• WORK REQUEST
Copy every line from the records below that carries the word "scientific".

• EXCERPTED RECORDS
....

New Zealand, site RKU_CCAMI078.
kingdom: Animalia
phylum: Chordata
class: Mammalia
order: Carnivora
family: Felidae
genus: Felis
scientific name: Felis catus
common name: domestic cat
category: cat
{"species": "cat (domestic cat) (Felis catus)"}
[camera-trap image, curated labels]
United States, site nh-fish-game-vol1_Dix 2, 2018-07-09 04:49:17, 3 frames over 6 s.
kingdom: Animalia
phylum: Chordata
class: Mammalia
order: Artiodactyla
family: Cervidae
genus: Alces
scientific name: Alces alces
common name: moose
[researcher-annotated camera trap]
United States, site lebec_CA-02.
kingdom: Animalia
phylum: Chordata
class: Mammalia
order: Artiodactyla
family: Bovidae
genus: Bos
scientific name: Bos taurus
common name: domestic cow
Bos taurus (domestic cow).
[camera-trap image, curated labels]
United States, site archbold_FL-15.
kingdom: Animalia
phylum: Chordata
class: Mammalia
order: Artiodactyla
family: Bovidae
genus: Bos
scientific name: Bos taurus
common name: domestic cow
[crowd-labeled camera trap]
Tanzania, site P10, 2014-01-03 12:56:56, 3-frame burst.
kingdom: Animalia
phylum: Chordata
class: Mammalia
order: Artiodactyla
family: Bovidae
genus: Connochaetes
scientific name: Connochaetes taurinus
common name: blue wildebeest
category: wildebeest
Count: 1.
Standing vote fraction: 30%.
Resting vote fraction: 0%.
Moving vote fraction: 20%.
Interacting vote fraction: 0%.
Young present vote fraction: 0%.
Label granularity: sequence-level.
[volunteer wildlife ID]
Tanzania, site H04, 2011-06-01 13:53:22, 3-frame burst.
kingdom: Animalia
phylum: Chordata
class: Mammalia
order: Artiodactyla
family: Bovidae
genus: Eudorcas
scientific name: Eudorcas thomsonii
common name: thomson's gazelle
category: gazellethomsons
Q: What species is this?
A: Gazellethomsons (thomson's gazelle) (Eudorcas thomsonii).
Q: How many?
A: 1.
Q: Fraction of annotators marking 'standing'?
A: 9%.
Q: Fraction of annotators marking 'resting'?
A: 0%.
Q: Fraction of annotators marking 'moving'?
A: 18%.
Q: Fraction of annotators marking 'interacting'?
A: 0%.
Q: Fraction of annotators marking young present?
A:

....

• RESPONSE
scientific name: Felis catus
scientific name: Alces alces
scientific name: Bos taurus
scientific name: Bos taurus
scientific name: Connochaetes taurinus
scientific name: Eudorcas thomsonii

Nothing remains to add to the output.